The principle of the situational drift was a constant source of inspiration for my Caminos series in 2011 and 2012. The project involved travel to Latin America, whose countries and cities I was unfamiliar with. I journeyed up and down these unknown lands, asking the people I met to name a site of memory that they felt had a key role to play in defining their identity. When I put this question to inhabitants of San Ramón, Costa Rica, they stood open-mouthed. They weren’t wealthy enough to leave their town. The two-dollar bus ride to the nearest city was equal to a day’s wages. Their favourite sites of memory were therefore linked to their daily lives, the streets of their own village, where barbed wire and boarded-up windows proliferated. Presented in the form of an allegorical quest, La dérive stems from my feverish explorations of these streets, and from the emotions they aroused.

 

 

Biography

 

Myriam Lambert obtained a BFA in visual arts from the Université Laval in 2006, and is poised to complete a Master’s degree in the same field. Since 2003, the artist has primarily explored the theme of identity; she intervenes in sites of memory by means of photography, installation, action art and sound art, invariably using the most appropriate medium to mark the sites with an identity imprint.
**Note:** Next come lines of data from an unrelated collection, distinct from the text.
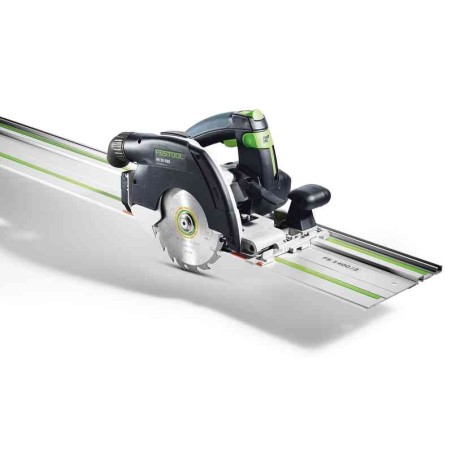 FESTOOL Pilarka Tarczowa HK 55 EBQ-Plus-FS1400 574673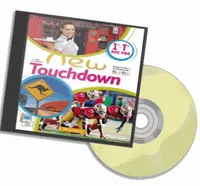 New Touchdown 1re, Tle Bac Pro (2014) - CD audio classe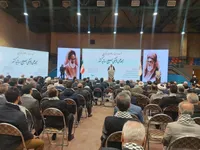 رئیس سازمان بسیج اساتید: جبهه مقاومت ثمره شجره طیبه بسیج است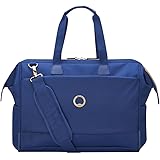 Sac de Voyage DELSEY pour Adulte Unisexe, Bleu, Sport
Her work has been supported by numerous institutions, where the artist has either exhibited or undertaken residencies, including ONDARTE in Mexico; ODYSSEYS in Costa Rica; Universidad Nacional de Tres de Febrero in Argentina; and Laboratoire NT2, Avatar, Productions Recto-Verso, LA CHAMBRE BLANCHE, Regart, Wagon art itinérant, Manif d'art de Québec and L’Écart... Lieu d'art actuel in Canada. Her works have been presented in concentration camps in Argentina, former penitentiaries in Costa Rica, a polling station in Mexico, inside a church and the square in front, as well as at a mine tailings site in Quebec.